Upper-income parents are more likely to have children with autism, according to a University of Wisconsin-Madison study. The findings suggest either the genetics or the lifestyles of wealthier people predispose their children to autism.
Researchers have spent decades trying to untangle the factors that cause autism. Since the 1940s, scientists noticed wealthier and more educated families had children with the disorder, said Maureen Durkin, a University of Wisconsin-Madison epidemiologist and lead author of the study.
But while some U.S. studies found a link, others done in Scandinavia found no connection between autism and social class, Durkin said. Yet those countries also have social safety nets and universal health care, so rich and poor alike can get to the doctor's office for a diagnosis of autism. That led some researchers to pursue whether there were differences in rates of diagnosis in the U.S., rather than rates of the underlying disorder.
The findings were published July 12 in PLoS One.
To see whether autism was more prevalent among the wealthy, Durkin combined neighborhood census data on socioeconomic status, which includes education, profession and income level, with data from the Centers for Disease Control and Prevention's Autism and Developmental Disabilities Monitoring Network. The surveillance network uses school records to identify all 8-year-old children — even those who had no formal diagnosis — with the range of social, behavioral and language problems classified as autism spectrum disorder. This tracking method adjusts for the possibility that the poor are less likely to be diagnosed, Durkin said.
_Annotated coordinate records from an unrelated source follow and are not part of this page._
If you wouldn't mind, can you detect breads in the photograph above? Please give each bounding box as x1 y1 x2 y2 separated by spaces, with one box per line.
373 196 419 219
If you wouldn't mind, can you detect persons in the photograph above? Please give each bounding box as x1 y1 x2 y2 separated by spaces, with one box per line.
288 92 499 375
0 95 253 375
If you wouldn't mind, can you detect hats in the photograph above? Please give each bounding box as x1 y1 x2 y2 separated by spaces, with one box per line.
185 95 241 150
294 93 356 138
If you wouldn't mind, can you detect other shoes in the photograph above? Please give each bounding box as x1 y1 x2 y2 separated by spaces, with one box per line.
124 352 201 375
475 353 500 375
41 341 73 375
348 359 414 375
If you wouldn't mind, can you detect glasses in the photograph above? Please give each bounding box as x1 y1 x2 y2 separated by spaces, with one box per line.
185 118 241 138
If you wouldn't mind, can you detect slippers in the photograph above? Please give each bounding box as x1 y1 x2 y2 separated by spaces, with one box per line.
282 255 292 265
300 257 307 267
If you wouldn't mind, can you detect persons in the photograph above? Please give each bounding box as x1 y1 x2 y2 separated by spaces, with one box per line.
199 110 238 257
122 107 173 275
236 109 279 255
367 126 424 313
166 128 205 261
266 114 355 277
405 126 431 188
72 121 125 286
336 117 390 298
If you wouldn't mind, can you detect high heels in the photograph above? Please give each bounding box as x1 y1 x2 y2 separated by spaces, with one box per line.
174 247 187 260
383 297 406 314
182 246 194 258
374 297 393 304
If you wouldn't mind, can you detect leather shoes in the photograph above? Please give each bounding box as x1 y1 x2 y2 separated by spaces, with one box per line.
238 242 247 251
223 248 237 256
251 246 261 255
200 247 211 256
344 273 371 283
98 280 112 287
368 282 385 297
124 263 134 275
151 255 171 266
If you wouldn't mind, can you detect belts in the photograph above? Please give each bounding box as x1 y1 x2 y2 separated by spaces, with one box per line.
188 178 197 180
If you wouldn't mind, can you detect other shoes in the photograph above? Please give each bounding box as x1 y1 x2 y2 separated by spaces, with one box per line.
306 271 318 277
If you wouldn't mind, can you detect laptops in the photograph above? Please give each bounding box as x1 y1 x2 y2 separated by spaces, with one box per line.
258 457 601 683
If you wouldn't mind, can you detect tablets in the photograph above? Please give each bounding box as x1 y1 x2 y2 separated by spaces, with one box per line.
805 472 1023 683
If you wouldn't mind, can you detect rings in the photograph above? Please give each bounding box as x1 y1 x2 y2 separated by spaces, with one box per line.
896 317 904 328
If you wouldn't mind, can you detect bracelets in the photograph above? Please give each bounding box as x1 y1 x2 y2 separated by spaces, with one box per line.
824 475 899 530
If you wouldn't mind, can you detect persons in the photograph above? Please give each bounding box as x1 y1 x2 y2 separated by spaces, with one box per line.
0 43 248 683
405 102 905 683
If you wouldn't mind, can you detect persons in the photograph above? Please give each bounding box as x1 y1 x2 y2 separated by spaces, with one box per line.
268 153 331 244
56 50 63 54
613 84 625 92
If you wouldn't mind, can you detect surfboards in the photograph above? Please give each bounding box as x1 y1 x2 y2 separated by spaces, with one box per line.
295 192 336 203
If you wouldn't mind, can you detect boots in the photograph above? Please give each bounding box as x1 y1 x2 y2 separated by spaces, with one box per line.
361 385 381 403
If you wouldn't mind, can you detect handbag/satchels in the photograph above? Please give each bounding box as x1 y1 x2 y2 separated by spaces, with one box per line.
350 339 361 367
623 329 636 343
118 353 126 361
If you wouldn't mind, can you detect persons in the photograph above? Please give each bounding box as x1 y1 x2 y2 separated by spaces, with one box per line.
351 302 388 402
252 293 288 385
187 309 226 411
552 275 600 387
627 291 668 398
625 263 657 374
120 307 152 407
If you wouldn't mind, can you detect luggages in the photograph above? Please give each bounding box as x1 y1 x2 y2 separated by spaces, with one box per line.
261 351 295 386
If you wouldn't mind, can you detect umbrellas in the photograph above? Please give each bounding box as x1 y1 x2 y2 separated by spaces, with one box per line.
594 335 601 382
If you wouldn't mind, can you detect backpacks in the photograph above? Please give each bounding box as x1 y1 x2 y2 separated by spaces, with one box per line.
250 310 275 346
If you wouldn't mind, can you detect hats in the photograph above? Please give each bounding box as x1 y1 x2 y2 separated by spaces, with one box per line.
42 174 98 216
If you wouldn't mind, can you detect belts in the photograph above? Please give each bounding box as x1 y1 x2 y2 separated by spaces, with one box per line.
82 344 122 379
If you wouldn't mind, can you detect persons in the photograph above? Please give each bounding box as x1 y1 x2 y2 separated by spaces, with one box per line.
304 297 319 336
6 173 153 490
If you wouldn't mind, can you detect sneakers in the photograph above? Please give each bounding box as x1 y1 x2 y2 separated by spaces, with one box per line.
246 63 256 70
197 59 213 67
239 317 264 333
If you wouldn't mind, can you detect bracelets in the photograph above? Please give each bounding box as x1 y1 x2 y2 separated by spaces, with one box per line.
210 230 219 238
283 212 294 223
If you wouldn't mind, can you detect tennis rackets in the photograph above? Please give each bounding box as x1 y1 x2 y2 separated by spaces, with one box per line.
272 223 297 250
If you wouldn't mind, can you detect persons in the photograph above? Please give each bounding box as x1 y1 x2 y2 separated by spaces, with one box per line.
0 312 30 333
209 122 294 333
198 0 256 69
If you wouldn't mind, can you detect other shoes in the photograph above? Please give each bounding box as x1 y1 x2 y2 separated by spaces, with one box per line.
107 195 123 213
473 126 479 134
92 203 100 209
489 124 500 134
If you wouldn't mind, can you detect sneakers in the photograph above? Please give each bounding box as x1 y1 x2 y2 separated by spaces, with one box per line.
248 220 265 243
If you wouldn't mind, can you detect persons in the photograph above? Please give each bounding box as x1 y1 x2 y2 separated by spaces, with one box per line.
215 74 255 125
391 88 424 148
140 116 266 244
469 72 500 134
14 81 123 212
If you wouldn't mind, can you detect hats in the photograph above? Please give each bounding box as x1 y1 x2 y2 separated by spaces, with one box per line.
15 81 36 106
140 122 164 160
Of over half a million children, 3,680 had the disorder. Affluent youngsters were almost twice as likely as the poorest children to have autism. The poorest neighborhoods did have lower rates of diagnosis. But even among children with no autism diagnosis, the richest children displayed the behaviors and signs of autism 39 percent more often those in the poorest neighborhoods.
"The findings are very significant," said Lisa Croen, an epidemiologist with Kaiser Permanente's Autism Research Group in California. The study shows differences between diagnosis rates can't be the whole story.
"Every race and ethnicity group, they saw this gradient. It suggests something else is going on," she said.
But that something else remains a mystery.
"We can demonstrate that there is this association. It's statistically significant, and it's there, but we really can't show why it's there," Durkin said.